DIRECTIONS FOR THIS TASK:
Repeat exactly the lines from the line containing "What space is" to the last line of the listing, including both.

(Spatial reasoning dataset excerpts)
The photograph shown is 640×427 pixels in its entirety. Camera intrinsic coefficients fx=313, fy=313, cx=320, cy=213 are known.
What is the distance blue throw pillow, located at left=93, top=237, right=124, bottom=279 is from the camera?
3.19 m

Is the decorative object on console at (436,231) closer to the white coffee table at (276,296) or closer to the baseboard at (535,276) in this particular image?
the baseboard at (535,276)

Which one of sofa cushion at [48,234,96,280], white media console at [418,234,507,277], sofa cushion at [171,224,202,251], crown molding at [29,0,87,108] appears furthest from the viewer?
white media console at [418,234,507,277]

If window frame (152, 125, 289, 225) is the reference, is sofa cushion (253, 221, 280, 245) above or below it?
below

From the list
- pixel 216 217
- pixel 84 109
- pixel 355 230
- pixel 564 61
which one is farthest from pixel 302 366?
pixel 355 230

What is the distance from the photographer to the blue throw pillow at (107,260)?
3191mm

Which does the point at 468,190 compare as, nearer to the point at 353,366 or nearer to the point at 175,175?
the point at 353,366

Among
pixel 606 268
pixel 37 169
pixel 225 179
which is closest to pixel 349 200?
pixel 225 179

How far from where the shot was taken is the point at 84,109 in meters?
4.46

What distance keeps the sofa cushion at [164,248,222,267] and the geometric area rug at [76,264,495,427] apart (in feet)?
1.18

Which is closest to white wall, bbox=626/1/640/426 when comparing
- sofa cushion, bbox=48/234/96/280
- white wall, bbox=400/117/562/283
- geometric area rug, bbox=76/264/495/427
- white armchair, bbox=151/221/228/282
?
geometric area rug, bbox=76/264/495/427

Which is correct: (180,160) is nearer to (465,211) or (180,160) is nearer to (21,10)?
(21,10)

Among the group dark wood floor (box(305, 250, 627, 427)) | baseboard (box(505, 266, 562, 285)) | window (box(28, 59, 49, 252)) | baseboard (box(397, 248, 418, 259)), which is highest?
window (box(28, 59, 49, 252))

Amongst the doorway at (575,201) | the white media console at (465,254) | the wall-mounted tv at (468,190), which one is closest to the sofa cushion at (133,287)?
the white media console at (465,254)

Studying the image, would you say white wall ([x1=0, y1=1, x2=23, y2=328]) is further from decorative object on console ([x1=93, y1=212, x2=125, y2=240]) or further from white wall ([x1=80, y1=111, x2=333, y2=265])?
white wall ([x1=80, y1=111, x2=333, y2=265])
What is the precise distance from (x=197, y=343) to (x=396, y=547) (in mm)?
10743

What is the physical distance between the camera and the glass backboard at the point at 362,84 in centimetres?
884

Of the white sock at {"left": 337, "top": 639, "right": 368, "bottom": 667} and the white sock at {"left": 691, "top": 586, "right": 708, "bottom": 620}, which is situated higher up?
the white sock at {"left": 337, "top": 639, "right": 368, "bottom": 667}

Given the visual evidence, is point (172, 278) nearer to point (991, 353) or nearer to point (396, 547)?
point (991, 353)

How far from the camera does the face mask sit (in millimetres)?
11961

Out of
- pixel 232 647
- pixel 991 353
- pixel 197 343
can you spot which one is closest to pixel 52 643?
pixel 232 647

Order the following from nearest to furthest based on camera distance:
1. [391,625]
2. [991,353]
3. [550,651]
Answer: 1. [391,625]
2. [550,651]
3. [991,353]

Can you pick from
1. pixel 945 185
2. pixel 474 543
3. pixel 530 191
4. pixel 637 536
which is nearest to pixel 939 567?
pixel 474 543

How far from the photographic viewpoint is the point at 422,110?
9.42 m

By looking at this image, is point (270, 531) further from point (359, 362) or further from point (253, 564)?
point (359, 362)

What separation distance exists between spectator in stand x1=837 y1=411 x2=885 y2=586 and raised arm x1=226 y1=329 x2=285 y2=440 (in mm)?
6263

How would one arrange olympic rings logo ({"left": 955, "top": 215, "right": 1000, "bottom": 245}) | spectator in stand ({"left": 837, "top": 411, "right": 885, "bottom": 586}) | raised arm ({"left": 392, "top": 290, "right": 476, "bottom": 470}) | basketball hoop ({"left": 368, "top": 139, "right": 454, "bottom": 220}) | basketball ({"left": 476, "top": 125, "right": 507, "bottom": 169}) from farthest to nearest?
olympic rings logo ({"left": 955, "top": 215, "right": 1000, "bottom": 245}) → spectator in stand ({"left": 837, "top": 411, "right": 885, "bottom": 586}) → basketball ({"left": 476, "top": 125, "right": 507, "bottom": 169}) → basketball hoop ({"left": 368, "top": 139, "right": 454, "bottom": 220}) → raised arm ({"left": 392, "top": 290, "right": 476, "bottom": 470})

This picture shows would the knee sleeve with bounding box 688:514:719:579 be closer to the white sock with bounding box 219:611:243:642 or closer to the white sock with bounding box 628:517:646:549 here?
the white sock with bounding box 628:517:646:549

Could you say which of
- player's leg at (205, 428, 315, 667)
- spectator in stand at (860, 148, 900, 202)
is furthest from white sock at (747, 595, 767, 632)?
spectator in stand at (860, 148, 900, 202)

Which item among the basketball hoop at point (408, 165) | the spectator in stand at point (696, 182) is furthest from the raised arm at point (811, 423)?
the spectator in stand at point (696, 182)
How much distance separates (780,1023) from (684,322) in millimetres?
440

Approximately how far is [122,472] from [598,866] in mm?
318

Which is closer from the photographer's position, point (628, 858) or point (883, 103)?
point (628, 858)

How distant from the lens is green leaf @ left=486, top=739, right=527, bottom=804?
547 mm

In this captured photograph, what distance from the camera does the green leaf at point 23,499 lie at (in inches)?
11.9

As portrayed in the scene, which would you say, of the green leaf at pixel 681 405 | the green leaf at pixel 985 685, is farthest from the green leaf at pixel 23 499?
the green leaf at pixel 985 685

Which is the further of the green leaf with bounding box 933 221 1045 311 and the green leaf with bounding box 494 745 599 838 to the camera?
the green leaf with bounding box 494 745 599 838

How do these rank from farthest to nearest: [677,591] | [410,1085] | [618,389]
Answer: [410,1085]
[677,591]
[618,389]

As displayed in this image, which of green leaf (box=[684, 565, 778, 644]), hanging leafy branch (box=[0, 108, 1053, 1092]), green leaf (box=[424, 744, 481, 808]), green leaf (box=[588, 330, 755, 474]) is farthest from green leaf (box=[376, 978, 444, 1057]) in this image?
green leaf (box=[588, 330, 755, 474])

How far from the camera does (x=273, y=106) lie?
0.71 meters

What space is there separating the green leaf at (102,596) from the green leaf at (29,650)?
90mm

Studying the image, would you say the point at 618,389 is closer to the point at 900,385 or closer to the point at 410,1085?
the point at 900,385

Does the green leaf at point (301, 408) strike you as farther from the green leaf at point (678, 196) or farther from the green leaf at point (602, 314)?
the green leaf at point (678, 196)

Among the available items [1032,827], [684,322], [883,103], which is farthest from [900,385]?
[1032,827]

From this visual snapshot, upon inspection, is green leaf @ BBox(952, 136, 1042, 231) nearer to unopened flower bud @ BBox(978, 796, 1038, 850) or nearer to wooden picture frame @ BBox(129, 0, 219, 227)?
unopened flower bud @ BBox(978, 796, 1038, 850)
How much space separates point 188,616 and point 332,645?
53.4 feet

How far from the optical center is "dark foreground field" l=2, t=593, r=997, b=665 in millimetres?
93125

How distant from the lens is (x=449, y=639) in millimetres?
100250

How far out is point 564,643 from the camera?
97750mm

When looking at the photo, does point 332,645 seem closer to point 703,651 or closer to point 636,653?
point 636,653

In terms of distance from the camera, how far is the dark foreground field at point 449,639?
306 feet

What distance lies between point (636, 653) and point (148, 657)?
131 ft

REPLY:
What space is there separating the green leaf at (102,596) from the green leaf at (29,650)?
90mm

Studying the image, would you say the point at 618,389 is closer to the point at 900,385 or closer to the point at 410,1085?
the point at 900,385

Does the green leaf at point (301, 408) strike you as farther from the green leaf at point (678, 196) or farther from the green leaf at point (602, 314)?
the green leaf at point (678, 196)

Among the available items [1032,827], [684,322], [883,103], which is farthest from [900,385]?
[1032,827]

From this visual snapshot, upon inspection, is green leaf @ BBox(952, 136, 1042, 231) nearer to unopened flower bud @ BBox(978, 796, 1038, 850) or nearer to wooden picture frame @ BBox(129, 0, 219, 227)?
unopened flower bud @ BBox(978, 796, 1038, 850)
How much space separates point 188,616 and point 332,645?
53.4 feet

How far from the optical center is "dark foreground field" l=2, t=593, r=997, b=665 in millimetres?
93125

How distant from the lens is (x=449, y=639) in millimetres?
100250

How far out is point 564,643 from the camera?
97750mm

When looking at the photo, does point 332,645 seem closer to point 703,651 or closer to point 636,653?
point 636,653

In terms of distance from the camera, how far is the dark foreground field at point 449,639?
306 feet

What distance lies between point (636, 653) and point (148, 657)?
131 ft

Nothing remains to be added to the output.